Here is my system config.
MB: ASUS ROG CROSSHAIR VIII EXTREME
VGA: Nvidia RTX 3090 Ti MSI Suprim
CPU: Ryzen 5950x
OS: Ubuntu 20.04
Nvidia Driver & CUDA: 510.47.03, 11.6.2
Hereby I attach the nbody log file from compute-sanitizer and nvidia-bug-report.log. nbody.log (4.0 KB) nvidia-bug-report.log (1.1 MB)
Please help me out of this misery.
Thank you for reading :)
========= Program hit cudaErrorLaunchTimeout (error 702) due to "the launch timed out and was terminated" on CUDA API call to cudaMemcpy.
Your GPU is set to service a display on linux. When a GPU services a display, kernel duration is limited. When you increase the body count, the kernel takes longer to run. This is a very common issue (kernel timeout) and you will find many reports of it on the internet.
this may be of interest, although the linux methods for configuring X (or the display engine) have varied over time and by distro. I probably won’t be able to give you a recipe for your specific configuration. I generally avoid doing work on a display GPU where I am concerned about kernel duration.
apart from that advisory, you may wish to be sure that you are compiling without the -G switch, as this debug compile setting generally makes kernel code run slower. But it does not directly impact the kernel duration limit - you will eventually run into the limit if you make the bodycount large enough.
regarding the vectorAdd report, I suggest you provide a complete example of the changed code you ran.
Is then illegal address related to the kernel timeout? Illegal address on GPU device occurs not only with cuda samples but vast cuda-based applications like pytorch and caffe networks which were built without any debug options. Although you mentioned that this is kinda common issue but I have never experienced until now on any other machines with or without x server interaction. Well, I am going to dig the issue in this direction further.
I added a cout line at 172 in vectorAdd.cu (within the for-loop part) where nothing about GPU operation. Here is the snippet.
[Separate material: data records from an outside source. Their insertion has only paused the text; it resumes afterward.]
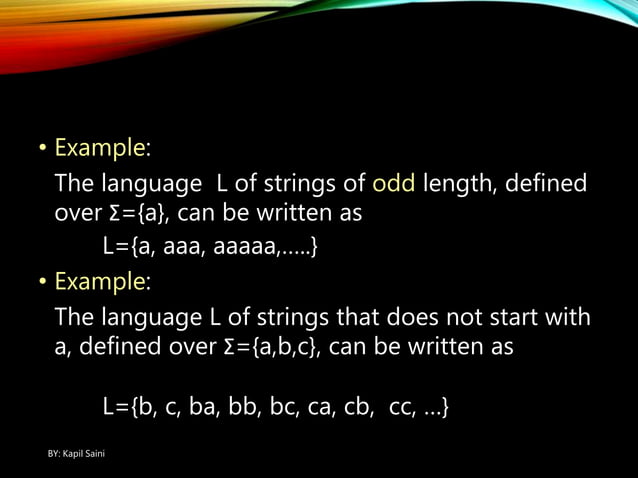 • Example:
The language L of strings of odd length, defined over Σ={a}, can be written as
L={a, aaa, aaaaa,.....}

• Example:
The language L of strings that does not start with a, defined over Σ={a,b,c}, can be written as

L={b, c, ba, bb, bc, ca, cb, cc, ...}

BY: Kapil Saini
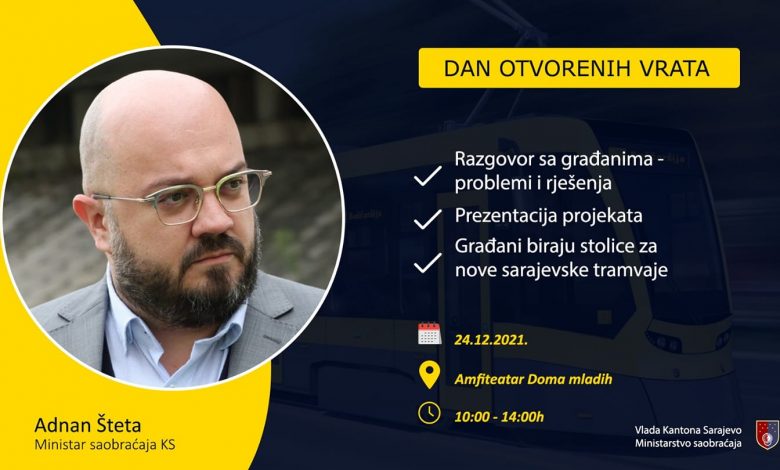 DAN OTVORENIH VRATA

Razgovor sa građanima - problemi i rješenja

Prezentacija projekata

Građani biraju stolice za nove sarajevske tramvaje

24.12.2021.

Amfiteatar Doma mladih

10:00 - 14:00h

Adnan Šteta
Ministar saobraćaja KS

Vlada Kantona Sarajevo
Ministarstvo saobraćaja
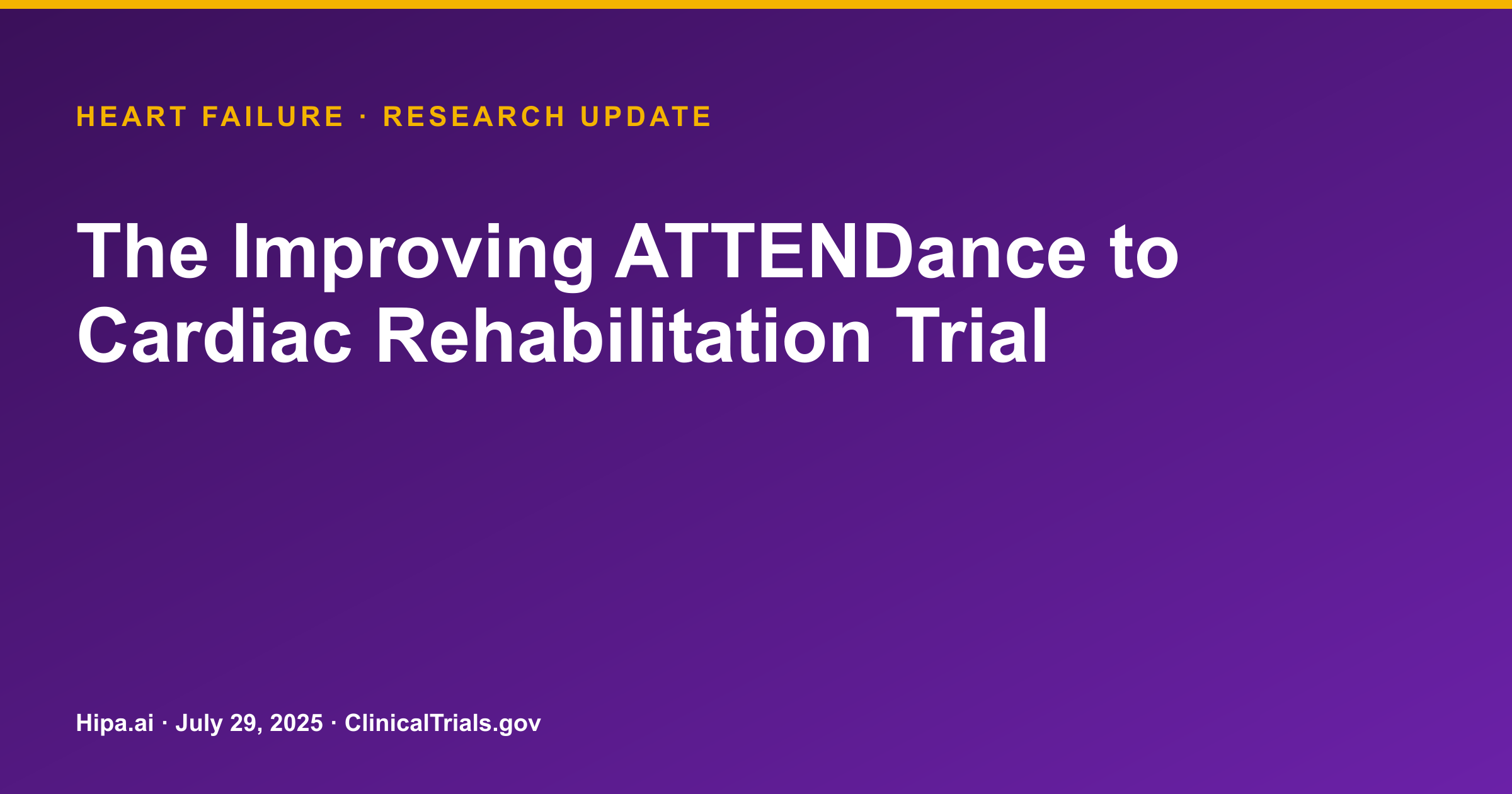 HEART FAILURE · RESEARCH UPDATE

The Improving ATTENDance to Cardiac Rehabilitation Trial

Hipa.ai · July 29, 2025 · ClinicalTrials.gov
// Verify that the result vector is correct
for (int i = 0; i < numElements; ++i) {
if (fabs(h_A[i] + h_B[i] - h_C[i]) > 1e-5) {
std::cout << "#" << i << ": " << h_A[i] << " + " << h_B[i] << " = " << h_A[i] + h_B[i] << " != " << h_C[i] << std::endl;
// fprintf(stderr, "Result verification failed at element %d!\n", i);
// exit(EXIT_FAILURE);
}
}
Yes, it can be. The kernel timeout/watchdog is a catastrophic fault, like pulling the power plug. The running code may hit errors as a result of this, while it is shutting down/dying.
Any app is going to have a kernel duration limit/timeout, in your setting. It does seem like the timeout may be a bit short on your machine, it used to typically be ~2s kernel duration. But I don’t have your setup or a 3090 to play with. The best suggestion I have is to run on a GPU not driving a display and not configured by X.
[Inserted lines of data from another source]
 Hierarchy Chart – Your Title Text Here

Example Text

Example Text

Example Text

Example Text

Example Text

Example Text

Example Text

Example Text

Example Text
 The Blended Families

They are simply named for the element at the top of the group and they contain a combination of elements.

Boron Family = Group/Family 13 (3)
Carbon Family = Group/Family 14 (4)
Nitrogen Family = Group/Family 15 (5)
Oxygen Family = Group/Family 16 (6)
Regarding vectorAdd, try running it under compute-sanitizer. Unfortunately, compute-sanitizer also typically makes GPU device code run more slowly.
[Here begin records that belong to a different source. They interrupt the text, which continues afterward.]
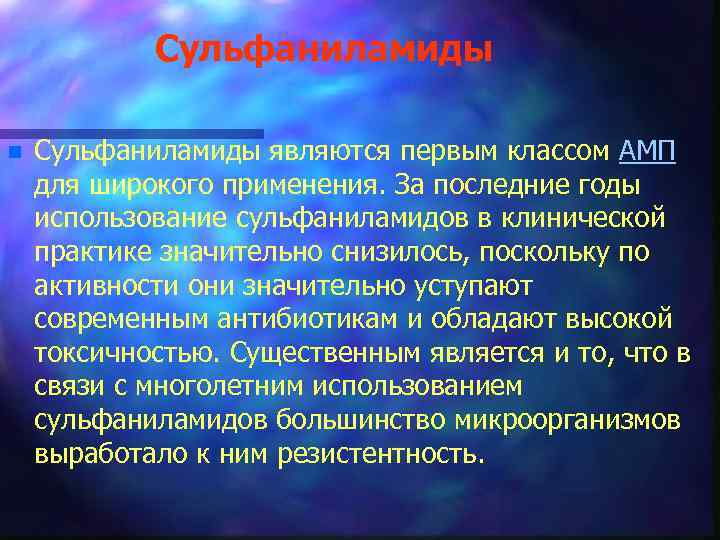 Сульфаниламиды

Сульфаниламиды являются первым классом АМП для широкого применения. За последние годы использование сульфаниламидов в клинической практике значительно снизилось, поскольку по активности они значительно уступают современным антибиотикам и обладают высокой токсичностью. Существенным является и то, что в связи с многолетним использованием сульфаниламидов большинство микроорганизмов выработало к ним резистентность.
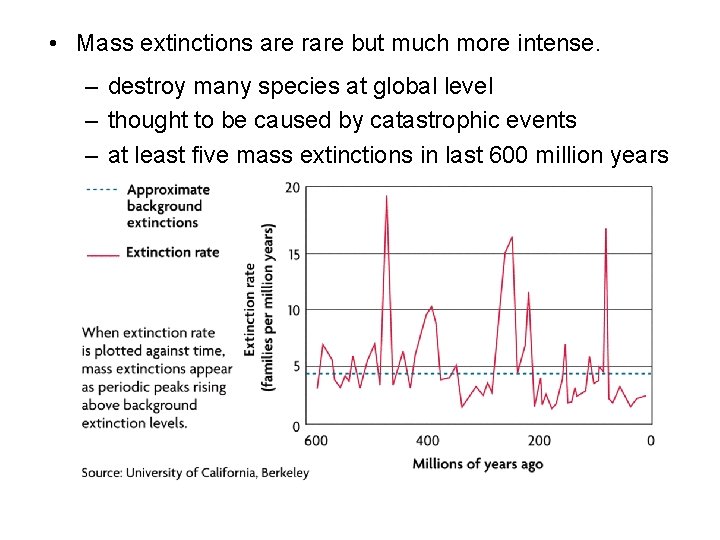 • Mass extinctions are rare but much more intense.

– destroy many species at global level
– thought to be caused by catastrophic events
– at least five mass extinctions in last 600 million years

Approximate background extinctions

Extinction rate

When extinction rate is plotted against time, mass extinctions appear as periodic peaks rising above background extinction levels.

Extinction rate (families per million years)

20
15
10
5
0

600
400
200
0

Millions of years ago

Source: University of California, Berkeley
Nope! This is not about OS, CUDA, cuDNN, watchdog or any other SW but HW problem indeed . My brandnew 3090 Ti has own defect in VRAM itself. I simply ran OCCT and I got tons of error messages during GPU tests. And other third-party GPU test programs too. Is there any diagnostic toolkit available for the HW or RAM test from Nvidia officially? Let me know if there is one.
GPU replaced. Case resolved. Thank for sharing your time <3
ps1. My network models are running fine now. No matter if watchdog is on or off.
ps2. Cuda samples are also completely good in fit without any stupid errors like vectorAdd case.